We will do several things in this article:

- Reformulate the problem
- Simulate the problem
- Examine the problem in detail
- Generalize the problem

## Reformulate the Problem

We do this first step only to make sure we all understood the problem correctly. Hence, we write it a bit more "algorithmically":

**Assumptions**:

- 3 containers, one contains the car, two contain a goat
- the probability that the car is in any specific container is 1/3
- we don't know which one container contains what
- we win if we chose the container with the car in the end
- the host has full information about the content of each container and opens
*always*a goat container

**Procedure**

- We choose one container.
- The game show host open a different container than the one we chose. This container contains a goat.
- We are asked wether we want to switch to the container.
- We switch the container or not.
- The container we chose in the end is opened.

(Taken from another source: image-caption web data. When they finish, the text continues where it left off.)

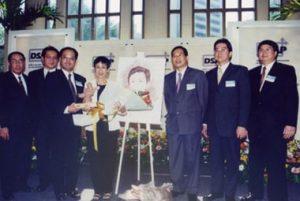 DSAP 2001 HALL OF FAME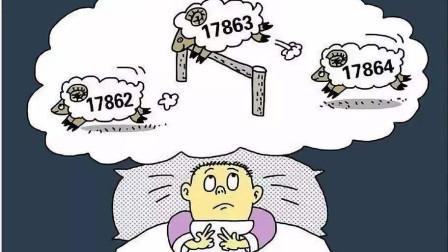 超3亿中国人有睡眠障碍!90后成失眠主力军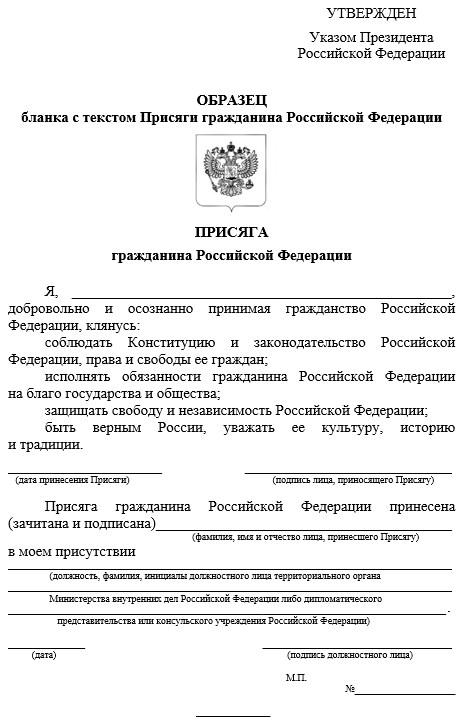 бланк с текстом присяги гражданина РФ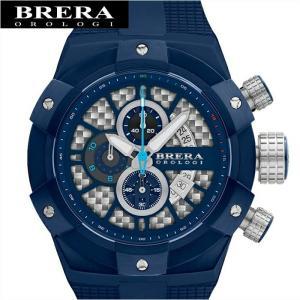 (レビューで5年保証) (スプリングクリアランス) 時計 (69) ブレラ オロロジ BRERA OROLOGI BRSSC4919A メンズ シルバー×ネイビー ネイビー ラバー 青い腕時計|ryus-select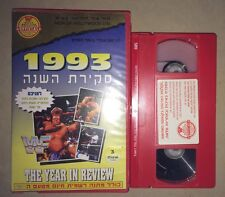 WWF The Year In Review 1993 (VHS, 1993) (Israel, PAL Format) COLISEUM VIDEO RARE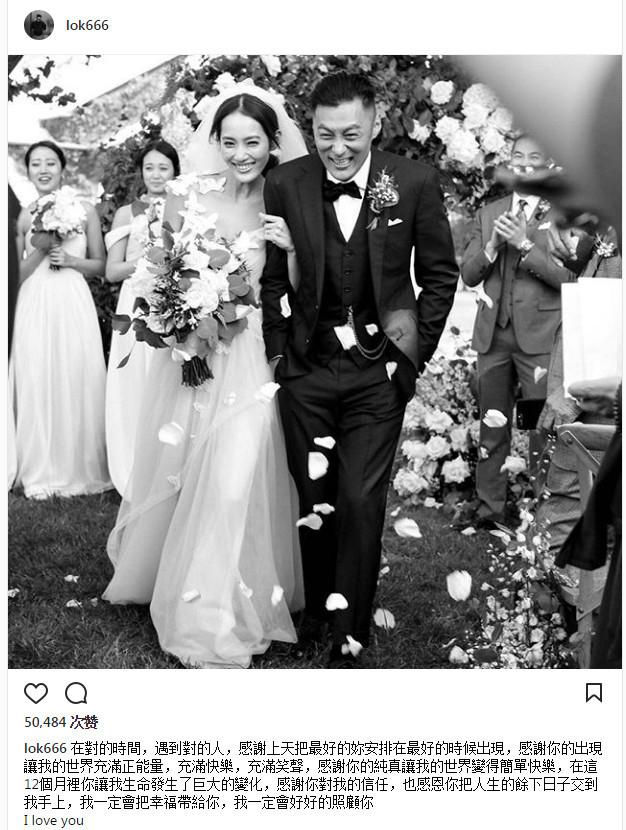 余文乐宣布与女友王棠云结婚:感恩你把人生的余下日子交到我手上!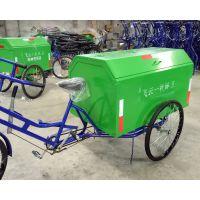 人力三轮垃圾搜集车 社区垃圾车 各种款式均可定做 人力环卫车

I hope that we are all on the same page now. If something isn't clear so far, feel free to ask in a comment.

## Simulate the Problem

Instead of making a deep dive into probability theory, we try to simulate the situation at first. Such explorative simulations are often a good idea because we might discover counter-intuitive behaviour. If we later analyse the problem in a more theoretical way, we can check if the results match.

### Case A: No Switching

We start with the easier case, namely we don't switch when we have the chance. In this situation, the procedure is a lot simpler:

- Choose a container
- Game host opens our container and reveals wether we won

Because we never switch, the moderator doesn't have to open a container. Hence, we can ignore this step of the game.

Our simulation consists of two parts: In the first part, we simulate the mechanisms of *one* game. In the second part, we perform several games to get a good estimate for the true probability.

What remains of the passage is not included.